On ne peut pas tous les jours aller chez Frachot ou Derbord. Pourtant, ça nous conviendrait bien, même si cela impliquait que le monde entier crève la dalle autour de nous. C’est ainsi. Life is a bitch. Et puisque, malgré tout, il te faut des nutriments et en particulier un ratio imposant de protéines, Sparse ne lâche pas le bout de gras et te propose une fois de plus de pisser à la raie de tous les vegans, en particulier les plus rageux et donneurs de leçon. Bref, on est allés à la Braserade.
La situation-même de l’établissement correspond à son concept : un peu à l’écart, pas très loin du char de l’avenue du Drapeau, discret, mais blindé. Blindé de monde : les quatre fois où je m’y suis rendu les douze dernières années, il était toujours plus ou moins complet. Une foule bigarrée d’individus -dont certains exhibent ostensiblement leur goût immodéré pour le rugby- compose plutôt bruyamment avec une déco quelque peu montagnarde. Un peu comme là où tu vas pour bouffer ta raclette, à la foire gastro. Si, assume, on sait que tu y vas pour acheter ton balai vert fluo.
Le dispositif phare du lieu est en lui-même un sujet de curiosité pour une ville comme Dijon, où les restos ne se battent pas non plus pour proposer des concepts un peu différents : un gros braséro sera déposé sur votre table, c’est-à-dire, pour les putain d’incultes, un espèce de caquelon à charbon, sur lequel tes grillades souffriront comme toi bientôt en enfer. Bien sûr, la chaleur n’est pas forcément très agréable et tu risques fort de sentir le graillon en ressortant. Mais cela reste supportable.
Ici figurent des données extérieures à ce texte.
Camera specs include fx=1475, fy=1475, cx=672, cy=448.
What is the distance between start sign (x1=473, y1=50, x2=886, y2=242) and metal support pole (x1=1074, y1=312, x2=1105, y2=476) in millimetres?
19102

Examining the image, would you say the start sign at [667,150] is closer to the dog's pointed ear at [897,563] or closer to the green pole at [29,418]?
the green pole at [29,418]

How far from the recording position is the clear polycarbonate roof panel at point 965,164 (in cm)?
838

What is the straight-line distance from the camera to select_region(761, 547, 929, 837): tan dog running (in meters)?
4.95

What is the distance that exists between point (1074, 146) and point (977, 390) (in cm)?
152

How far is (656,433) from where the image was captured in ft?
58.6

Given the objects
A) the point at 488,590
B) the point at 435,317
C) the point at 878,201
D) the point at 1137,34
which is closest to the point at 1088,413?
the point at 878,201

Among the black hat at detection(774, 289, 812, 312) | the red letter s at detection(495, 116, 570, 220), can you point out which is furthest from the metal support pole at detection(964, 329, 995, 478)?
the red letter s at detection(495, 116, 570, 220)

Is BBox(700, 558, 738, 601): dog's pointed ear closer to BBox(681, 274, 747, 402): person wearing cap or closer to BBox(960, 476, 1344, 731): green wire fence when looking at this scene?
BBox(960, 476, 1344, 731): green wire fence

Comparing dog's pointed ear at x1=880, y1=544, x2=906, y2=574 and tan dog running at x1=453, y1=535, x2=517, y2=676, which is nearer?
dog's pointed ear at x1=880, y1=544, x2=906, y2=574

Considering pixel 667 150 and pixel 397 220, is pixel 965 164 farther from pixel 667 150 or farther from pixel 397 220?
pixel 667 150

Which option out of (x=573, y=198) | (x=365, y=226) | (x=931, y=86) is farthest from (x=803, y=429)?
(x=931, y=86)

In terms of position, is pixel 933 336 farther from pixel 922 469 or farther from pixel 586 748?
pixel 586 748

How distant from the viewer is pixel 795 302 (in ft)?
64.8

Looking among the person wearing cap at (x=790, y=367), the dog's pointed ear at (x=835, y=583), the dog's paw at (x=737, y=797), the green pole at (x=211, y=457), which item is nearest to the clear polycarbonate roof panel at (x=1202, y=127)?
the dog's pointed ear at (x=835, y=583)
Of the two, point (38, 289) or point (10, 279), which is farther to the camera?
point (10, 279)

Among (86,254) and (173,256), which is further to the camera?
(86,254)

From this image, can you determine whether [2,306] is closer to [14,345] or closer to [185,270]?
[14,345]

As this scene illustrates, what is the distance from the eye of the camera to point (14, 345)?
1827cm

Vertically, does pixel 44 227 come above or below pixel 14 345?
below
Là où le bât blesse, c’est au niveau des viandes. Certes, elles sont de qualité relativement correctes, mais on ne peut pas dire qu’elles soient particulièrement originales : boeuf, poulet, dinde… et pour les plus aventureux chipolatas, lard, voire foie. Pas de quoi se pâmer franchement de plaisir. Heureusement que de l’agneau est proposé, permettant tout de même de relever le niveau. La viande cuit très rapidement. Ce qui implique, au bout d’un certain moment, de rappeler le serveur pour lui redemander de la graille. Là aussi, petit souci : les membres de l’établissement, eux, sont raisonnables, et ne vous rapportent que de toutes petites assiettes de viandasse. Le message est clair : certes, c’est « à volonté », mais pas la vôtre, de volonté. Cela dit, deux rappels de bidoche devraient sincèrement suffire à affoler votre taux de mauvais gras sur les parois de vos artères, donc rassurez-vous. Petit message à l’équipe de serveurs, au demeurant fort sympathique : pourquoi apporter authentiquement ce panaché de sauces mayos si imposant ? Avez-vous vu vraiment certains clients n’en manger ne serait-ce que la moitié? Si je peux me permettre, misez davantage sur la qualité que sur la quantité : elles ont sensiblement le même goût et ne mettent pas vraiment les viandes en valeur, là où même Hassan, chez Cool +, donne vraiment de lui-même pour rendre sa sauce blanche savoureuse et singulière. Et puis pourquoi, quitte à vendre la bidoche plus chère, ne pas chercher à la faire mariner, à la chiader un peu ? Mais je comprends, vous ne vous foulez plus vraiment. C’est une recette qui marche, donc pas la peine de prendre des risques…
Comptez tout de même 23 euros pour le bordel, soit deux fois le budget bouffe des étudiants résidant à Mansart, chaque semaine. Fais tes comptes, ça fait un bon paquet de steack-frites au RU : à ne pas négliger. La Braserade vous proposera également deux sortes de fondues de viandes, alternatives, qui peut s’avérer également appréciable. Dans le même genre…
La carte intègre un nombre conséquent de digestifs – de la poire, de la prune, mais aussi des hard liquors à la fraise des bois et à la framboise vouées à dissoudre toutes ces parties d’animaux que vous avez intégrées à votre carcasse, sans aucun égard pour l’écosystème. Pour résumer, et comme vous vous en doutiez, voilà un petit restaurant sans prétention, qui mise avant tout sur la convivialité. On vous le recommande pour une soirée entre potes ventripotents, le lieu étant par ailleurs assez bruyant.